## [PROBLEM STATEMENT]
Find the word "Turdus" in the listing; pull out each line holding it.
+---+
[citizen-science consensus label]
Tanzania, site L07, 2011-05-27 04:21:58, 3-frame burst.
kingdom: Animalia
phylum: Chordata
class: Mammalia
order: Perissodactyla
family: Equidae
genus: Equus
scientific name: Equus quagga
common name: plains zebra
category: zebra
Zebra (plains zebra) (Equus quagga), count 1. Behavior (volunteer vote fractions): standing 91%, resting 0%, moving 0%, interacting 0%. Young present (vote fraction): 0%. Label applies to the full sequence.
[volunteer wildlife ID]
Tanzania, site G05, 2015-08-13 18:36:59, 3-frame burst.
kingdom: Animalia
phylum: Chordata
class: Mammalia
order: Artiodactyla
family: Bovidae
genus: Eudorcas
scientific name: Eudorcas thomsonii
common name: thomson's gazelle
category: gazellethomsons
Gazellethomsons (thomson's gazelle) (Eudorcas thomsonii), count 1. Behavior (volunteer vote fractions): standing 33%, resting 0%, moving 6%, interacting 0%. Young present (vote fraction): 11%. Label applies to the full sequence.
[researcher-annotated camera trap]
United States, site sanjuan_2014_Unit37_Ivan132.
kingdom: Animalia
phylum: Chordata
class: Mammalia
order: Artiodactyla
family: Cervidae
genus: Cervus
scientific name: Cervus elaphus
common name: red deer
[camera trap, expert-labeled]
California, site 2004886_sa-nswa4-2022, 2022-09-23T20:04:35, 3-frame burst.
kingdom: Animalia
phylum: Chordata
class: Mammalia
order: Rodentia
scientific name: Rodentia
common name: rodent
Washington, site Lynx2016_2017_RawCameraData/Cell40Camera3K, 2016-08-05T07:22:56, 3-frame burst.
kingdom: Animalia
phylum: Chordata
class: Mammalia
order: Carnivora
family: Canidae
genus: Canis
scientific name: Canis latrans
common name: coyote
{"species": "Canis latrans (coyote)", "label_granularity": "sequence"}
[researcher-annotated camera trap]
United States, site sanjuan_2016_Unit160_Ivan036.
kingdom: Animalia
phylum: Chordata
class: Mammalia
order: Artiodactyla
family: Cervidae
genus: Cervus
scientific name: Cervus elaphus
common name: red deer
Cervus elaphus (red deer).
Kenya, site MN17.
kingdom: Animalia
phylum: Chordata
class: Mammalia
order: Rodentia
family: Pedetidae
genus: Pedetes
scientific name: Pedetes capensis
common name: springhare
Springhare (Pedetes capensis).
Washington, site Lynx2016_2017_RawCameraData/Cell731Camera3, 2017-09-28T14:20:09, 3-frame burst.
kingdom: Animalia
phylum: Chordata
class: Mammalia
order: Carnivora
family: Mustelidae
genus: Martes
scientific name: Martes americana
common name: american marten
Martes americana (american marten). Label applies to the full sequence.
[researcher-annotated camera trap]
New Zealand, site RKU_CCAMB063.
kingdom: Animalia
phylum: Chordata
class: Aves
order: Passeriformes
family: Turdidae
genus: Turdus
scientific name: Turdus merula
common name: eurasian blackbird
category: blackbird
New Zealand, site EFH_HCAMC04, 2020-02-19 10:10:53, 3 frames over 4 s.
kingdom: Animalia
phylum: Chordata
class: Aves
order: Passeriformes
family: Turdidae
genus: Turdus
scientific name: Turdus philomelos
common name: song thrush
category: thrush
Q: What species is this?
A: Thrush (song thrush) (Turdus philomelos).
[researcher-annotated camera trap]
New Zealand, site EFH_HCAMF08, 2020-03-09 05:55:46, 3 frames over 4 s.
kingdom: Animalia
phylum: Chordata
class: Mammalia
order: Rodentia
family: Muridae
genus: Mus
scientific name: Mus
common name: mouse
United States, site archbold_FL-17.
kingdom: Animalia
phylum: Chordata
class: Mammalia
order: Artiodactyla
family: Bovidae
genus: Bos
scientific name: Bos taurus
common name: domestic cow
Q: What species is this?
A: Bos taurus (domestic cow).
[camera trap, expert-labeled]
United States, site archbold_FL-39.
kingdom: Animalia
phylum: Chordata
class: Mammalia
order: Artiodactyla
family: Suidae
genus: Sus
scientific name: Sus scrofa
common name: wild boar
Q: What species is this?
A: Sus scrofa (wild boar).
+---+
## [FINISHED EXERCISE]
genus: Turdus
scientific name: Turdus merula
genus: Turdus
scientific name: Turdus philomelos
A: Thrush (song thrush) (Turdus philomelos).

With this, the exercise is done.